Node operators currently receive signer fees + KEEP network incentives. The network incentives are slated to stop at the end of November, at which point signing fees will need to be sufficient in order to convince node operators to continue providing collateral for tbtc v1.

Right now there is rarely 5 or 1 btc minting capacity, and tbtc trades at a 3.6% premium over renbtc and wbtc on dexes. This implies that there would be plenty of demand even with higher minting fees.

Therefore, I propose we start to slowly increase minting fees over the next few months, and use a 1% fee as a starting point for our discussions.


I agree increasing minting fees makes sense from a perspective of the demand + what a user is getting with tBTC compared to the centralized solutions out there.

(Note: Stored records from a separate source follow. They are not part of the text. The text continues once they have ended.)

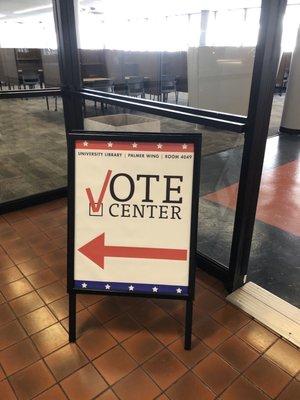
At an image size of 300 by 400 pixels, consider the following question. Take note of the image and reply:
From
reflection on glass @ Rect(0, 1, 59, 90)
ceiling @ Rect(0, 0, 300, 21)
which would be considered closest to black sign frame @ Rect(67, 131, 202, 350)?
reflection on glass @ Rect(0, 1, 59, 90)

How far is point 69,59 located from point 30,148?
2.19m

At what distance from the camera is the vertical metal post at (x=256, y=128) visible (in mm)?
1551

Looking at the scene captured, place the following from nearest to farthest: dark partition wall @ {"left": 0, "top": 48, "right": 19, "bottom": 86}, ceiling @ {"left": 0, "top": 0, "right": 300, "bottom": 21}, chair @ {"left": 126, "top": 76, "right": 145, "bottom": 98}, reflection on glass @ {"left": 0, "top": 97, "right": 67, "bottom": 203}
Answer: reflection on glass @ {"left": 0, "top": 97, "right": 67, "bottom": 203} < dark partition wall @ {"left": 0, "top": 48, "right": 19, "bottom": 86} < chair @ {"left": 126, "top": 76, "right": 145, "bottom": 98} < ceiling @ {"left": 0, "top": 0, "right": 300, "bottom": 21}

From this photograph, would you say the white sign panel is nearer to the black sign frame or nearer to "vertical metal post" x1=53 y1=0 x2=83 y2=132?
the black sign frame

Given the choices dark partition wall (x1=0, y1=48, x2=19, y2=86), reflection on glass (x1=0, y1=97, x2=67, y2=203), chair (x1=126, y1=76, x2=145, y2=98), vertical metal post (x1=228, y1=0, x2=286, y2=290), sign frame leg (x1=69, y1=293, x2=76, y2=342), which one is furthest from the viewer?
chair (x1=126, y1=76, x2=145, y2=98)

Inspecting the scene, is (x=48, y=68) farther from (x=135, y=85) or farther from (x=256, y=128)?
(x=135, y=85)

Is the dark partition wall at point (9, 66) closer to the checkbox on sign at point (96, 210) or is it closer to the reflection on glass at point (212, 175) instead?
the reflection on glass at point (212, 175)

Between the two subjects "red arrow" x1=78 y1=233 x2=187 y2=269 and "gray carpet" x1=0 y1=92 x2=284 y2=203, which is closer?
"red arrow" x1=78 y1=233 x2=187 y2=269

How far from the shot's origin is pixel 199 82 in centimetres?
559

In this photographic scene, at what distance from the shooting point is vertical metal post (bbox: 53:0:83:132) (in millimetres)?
2729

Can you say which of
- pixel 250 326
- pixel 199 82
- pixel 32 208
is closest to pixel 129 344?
pixel 250 326

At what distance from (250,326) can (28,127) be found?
163 inches

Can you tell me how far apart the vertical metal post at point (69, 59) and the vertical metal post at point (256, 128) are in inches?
71.8

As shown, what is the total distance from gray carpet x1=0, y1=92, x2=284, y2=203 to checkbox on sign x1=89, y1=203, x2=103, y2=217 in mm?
1582
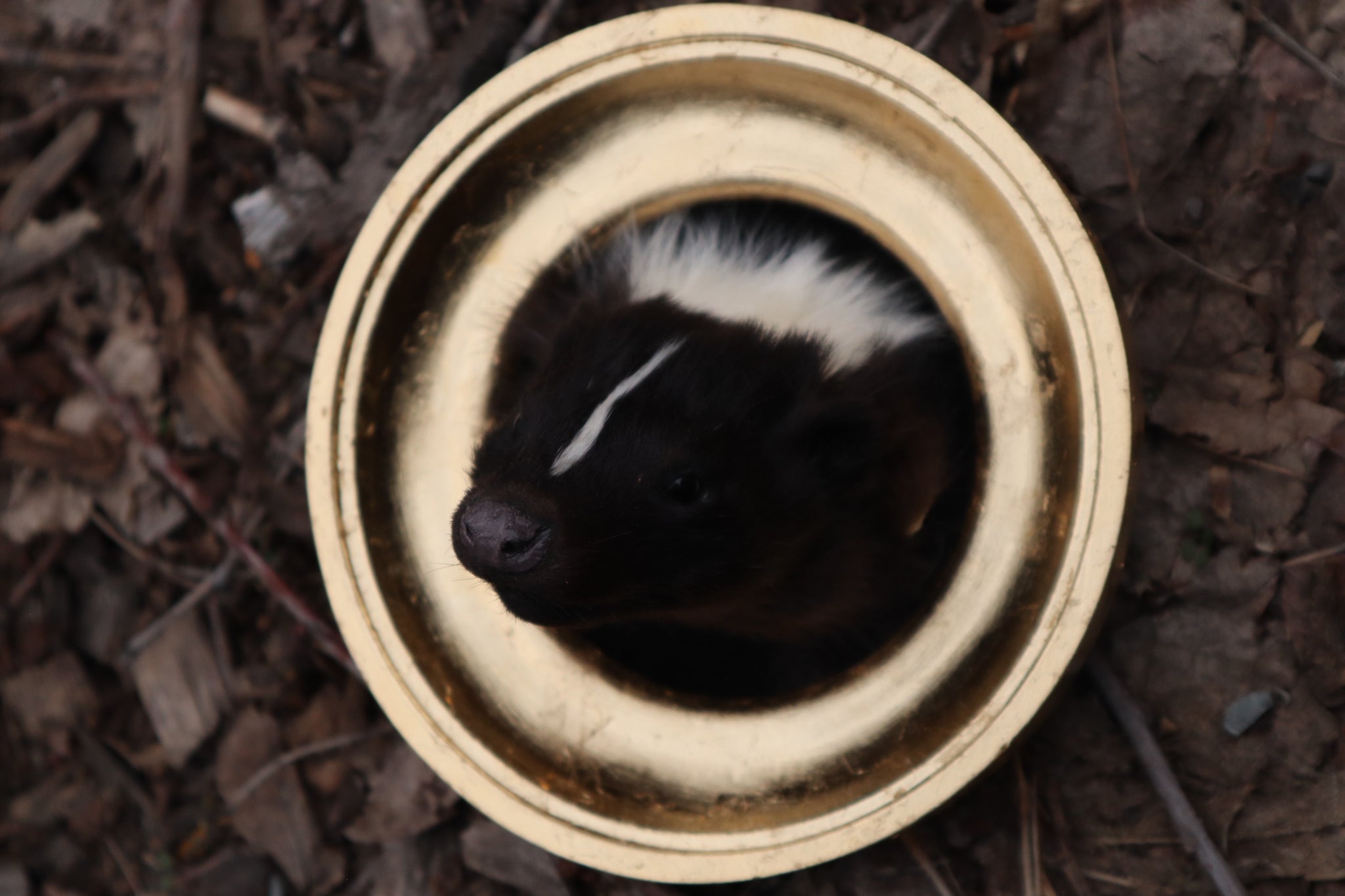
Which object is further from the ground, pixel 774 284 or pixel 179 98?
pixel 179 98

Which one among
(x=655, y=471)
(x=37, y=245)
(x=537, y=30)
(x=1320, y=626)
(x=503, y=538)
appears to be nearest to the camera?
(x=503, y=538)

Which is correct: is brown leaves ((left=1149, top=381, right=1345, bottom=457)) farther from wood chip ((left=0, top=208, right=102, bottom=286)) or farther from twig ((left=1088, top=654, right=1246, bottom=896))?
wood chip ((left=0, top=208, right=102, bottom=286))

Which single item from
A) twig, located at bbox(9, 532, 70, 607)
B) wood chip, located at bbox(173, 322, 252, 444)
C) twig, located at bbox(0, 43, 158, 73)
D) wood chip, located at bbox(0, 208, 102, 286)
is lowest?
twig, located at bbox(9, 532, 70, 607)

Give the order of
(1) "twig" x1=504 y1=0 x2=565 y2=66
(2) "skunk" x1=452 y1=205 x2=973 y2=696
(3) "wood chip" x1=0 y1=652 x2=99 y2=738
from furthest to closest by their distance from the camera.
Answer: (3) "wood chip" x1=0 y1=652 x2=99 y2=738, (1) "twig" x1=504 y1=0 x2=565 y2=66, (2) "skunk" x1=452 y1=205 x2=973 y2=696

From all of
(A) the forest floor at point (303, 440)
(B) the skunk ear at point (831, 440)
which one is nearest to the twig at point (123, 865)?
(A) the forest floor at point (303, 440)

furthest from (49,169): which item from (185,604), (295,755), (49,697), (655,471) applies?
(655,471)

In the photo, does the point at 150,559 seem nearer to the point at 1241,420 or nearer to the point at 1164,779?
the point at 1164,779

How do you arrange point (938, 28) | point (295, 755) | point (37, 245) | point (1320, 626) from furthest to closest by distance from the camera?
point (37, 245) → point (295, 755) → point (938, 28) → point (1320, 626)

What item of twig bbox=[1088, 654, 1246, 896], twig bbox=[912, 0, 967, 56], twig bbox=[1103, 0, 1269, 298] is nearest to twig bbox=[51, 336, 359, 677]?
twig bbox=[1088, 654, 1246, 896]
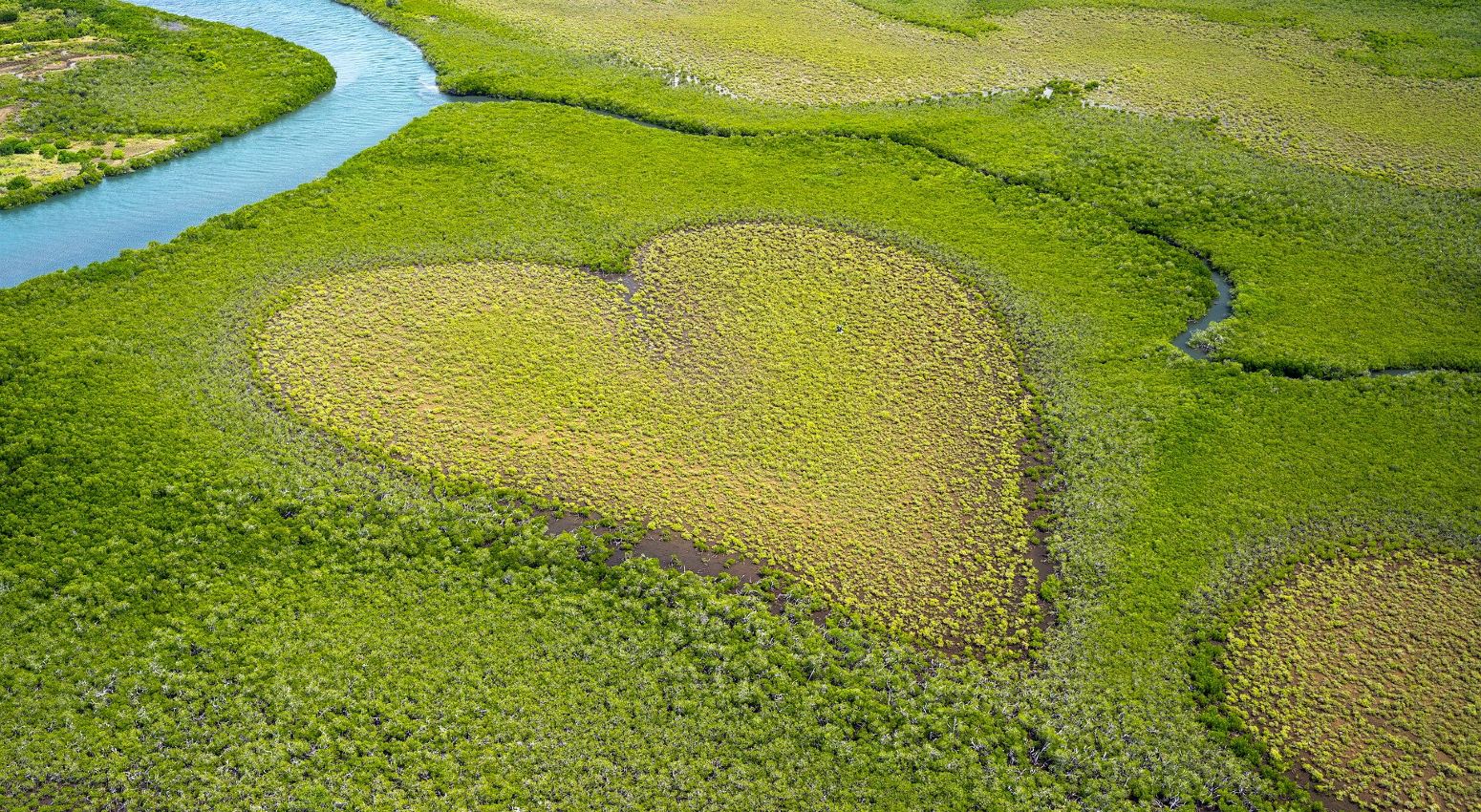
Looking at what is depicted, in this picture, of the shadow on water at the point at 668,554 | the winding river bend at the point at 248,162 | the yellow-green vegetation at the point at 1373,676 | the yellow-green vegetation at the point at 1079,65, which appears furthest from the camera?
the yellow-green vegetation at the point at 1079,65

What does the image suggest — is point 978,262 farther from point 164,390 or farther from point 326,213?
point 164,390

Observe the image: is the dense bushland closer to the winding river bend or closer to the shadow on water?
the shadow on water

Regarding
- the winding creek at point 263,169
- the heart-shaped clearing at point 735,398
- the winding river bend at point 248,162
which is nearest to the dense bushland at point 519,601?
the heart-shaped clearing at point 735,398

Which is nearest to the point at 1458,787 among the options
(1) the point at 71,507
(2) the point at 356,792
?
(2) the point at 356,792

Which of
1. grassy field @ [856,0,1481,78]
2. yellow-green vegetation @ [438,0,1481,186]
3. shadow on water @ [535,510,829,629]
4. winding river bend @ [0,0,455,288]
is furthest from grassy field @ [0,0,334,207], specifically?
grassy field @ [856,0,1481,78]

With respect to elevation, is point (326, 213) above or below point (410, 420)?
above

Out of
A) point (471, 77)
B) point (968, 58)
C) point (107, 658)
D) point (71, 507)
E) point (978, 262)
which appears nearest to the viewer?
point (107, 658)

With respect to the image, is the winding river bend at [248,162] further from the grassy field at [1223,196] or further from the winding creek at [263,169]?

Personally I don’t expect that in v1 there will be a scenario where the fees are interesting enough to keep providing collateral without the incentives. With current parameters each BTC is backed by 2BTC in ETH, so a 1% fee is still only 0.5% vs collateral bonded. Since there is a lot of 'mint & hold / use for long term. This 0.5% fees is for locking the ETH over a longer timeframe (months or longer).

The coverage pools with reduce the ETH collateral to BTC ratio, but still it won’t increase to levels where it’s economically interesting from that perspective I’d think

This is all planned to change in v2, due to much less collateral need.

A concern on increasing the fees could be a higher premium for tBTC. A higher premium could be negative when the c-ratios are lowered after the coverage pool is launched, and the coverage pool would have to pay a higher price to acquire the tBTC in case of a liquidation. But maybe this is negligible.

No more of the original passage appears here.